Medicare Audits False Claims Act, 18 U.S.C. § 287; False Statements Act, 18 U.S.C. §1001; Social Security Act: 42 U.S.C. § 132Oa-7b(a)
- Medicare Audits:
Medicare audits can be very intimidating. Those that do not involve an accusation of false or fraudulent billings should be taken seriously. Those that have an element of suspicion of fraud will come from a Zone Program Integrity Contractor (ZPIC) and these are much more serious. If an audit from the ZPIC hits your door, you should seek the experience and knowledge of a licensed attorney in your area.
Medicaid is a federally- and state-funded program, and therefore the government of each jurisdiction must work together to determine there is no Medicaid fraud. Audits are the beginning of the investigation for suspected healthcare fraud. In addition to seeking legal counsel if you are audited, you should also read the letter carefully and prepare to produce any information or documentation that they request. Make all billing statements and records of tests or treatments (including a full medical record, if requested) available to the investigator. Always respond timely to the investigator. The letters in the audit will include a date by which all of the supporting documents are due – follow these instructions to the tee.
Section 18 U.S.C. § 1347 (health care fraud), prohibits an individual or entity from knowingly and willfully executing, or attempting to execute, a scheme and artifice to defraud Medicare, and to obtain, by means of materially false and fraudulent pretenses, representations, and promises, money and property owned by, and under the custody and control of, Medicare. There are additional claims, including ‘the Anti-Kickback Statute’ and False Claims Act. However, very often, the government will add charges for money-laundering, which can increase the penalties for up to 20 years’ imprisonment for each count charged and convicted. Defending against this myriad of claims will require the advice of an attorney with in-depth knowledge of the Medicare act.
Some defenses that can be made are to create a distinction between fraud and error. To commit fraud, someone must knowingly engage in a plan, scheme or activity to provide falsehoods, with the intent to achieve some financial gain. This is not the same as mistakenly billing for a treatment a patient did not receive. The best defense, however, is a good offense – that is, corporations and doctors need to be proactive, and create oversight to prevent the possibility of an insurance investigation. This includes a system in place for all employees and teaching its staff to recognize insurance fraud.
One recent case in New York illustrates the seriousness with which the government treats government fraud.
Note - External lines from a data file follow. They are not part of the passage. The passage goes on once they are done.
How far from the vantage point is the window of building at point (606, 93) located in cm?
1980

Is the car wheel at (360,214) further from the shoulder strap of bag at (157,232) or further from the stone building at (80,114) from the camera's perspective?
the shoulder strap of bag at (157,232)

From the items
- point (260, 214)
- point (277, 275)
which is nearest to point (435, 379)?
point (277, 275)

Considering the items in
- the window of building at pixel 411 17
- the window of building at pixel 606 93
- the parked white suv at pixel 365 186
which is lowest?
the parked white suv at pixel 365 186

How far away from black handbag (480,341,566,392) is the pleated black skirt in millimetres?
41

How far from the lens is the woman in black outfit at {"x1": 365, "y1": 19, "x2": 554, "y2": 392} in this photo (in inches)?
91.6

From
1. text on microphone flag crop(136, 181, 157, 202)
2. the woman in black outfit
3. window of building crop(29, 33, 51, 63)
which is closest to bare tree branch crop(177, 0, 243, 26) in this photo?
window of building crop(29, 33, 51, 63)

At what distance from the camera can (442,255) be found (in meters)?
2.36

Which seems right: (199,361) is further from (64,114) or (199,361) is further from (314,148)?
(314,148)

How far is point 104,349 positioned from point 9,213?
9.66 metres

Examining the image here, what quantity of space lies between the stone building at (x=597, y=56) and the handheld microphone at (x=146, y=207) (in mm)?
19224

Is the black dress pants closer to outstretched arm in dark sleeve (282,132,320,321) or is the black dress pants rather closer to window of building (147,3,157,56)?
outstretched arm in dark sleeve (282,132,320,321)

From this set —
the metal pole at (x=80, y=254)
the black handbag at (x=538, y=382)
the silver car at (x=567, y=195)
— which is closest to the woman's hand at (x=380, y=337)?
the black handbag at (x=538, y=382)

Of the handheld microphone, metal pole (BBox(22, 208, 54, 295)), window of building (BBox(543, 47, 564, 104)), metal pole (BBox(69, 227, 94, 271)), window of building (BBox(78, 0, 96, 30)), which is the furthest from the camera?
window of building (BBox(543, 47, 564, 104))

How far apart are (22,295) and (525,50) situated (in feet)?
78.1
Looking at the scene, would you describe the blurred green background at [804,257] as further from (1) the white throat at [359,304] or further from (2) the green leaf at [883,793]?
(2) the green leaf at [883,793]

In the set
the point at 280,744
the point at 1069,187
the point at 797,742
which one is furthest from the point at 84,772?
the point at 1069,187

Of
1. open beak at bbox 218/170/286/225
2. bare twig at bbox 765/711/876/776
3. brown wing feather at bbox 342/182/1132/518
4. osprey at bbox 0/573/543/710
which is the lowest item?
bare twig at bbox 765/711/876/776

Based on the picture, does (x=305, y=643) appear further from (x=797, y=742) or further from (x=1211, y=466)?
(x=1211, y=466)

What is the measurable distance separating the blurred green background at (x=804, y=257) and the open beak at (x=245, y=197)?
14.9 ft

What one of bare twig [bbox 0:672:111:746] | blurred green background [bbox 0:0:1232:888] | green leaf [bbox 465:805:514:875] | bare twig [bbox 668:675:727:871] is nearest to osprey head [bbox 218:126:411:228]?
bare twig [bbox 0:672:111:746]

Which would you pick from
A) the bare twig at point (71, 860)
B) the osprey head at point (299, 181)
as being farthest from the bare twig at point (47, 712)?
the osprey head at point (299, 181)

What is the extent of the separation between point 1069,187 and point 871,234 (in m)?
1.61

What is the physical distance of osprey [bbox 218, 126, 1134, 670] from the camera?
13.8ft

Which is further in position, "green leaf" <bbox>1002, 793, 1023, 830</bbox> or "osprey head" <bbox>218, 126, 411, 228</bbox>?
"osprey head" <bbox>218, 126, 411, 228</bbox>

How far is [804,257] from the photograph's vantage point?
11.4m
Oscar Huachillo was sentenced to 87 months in prison, and ordered to pay over $3 million in restitution, and $31 million in forfeiture. Huachillo had set up and operated several health clinics in New York that alleged they provided injection treatments to HIV/AIDS patients. In actuality, they billed for medications that were never provided or were unnecessary because the patient did not actually need the treatments. Several cases involve the defrauding of HIV/AIDS clinics and patients. These kinds of crimes are particularly heinous because they defraud the American people, as well as take advantage of the poorest and most vulnerable sects of society.
If you are hit with a Medicare audit, no matter where it comes from, you should take it seriously, and consult with legal counsel as soon as possible.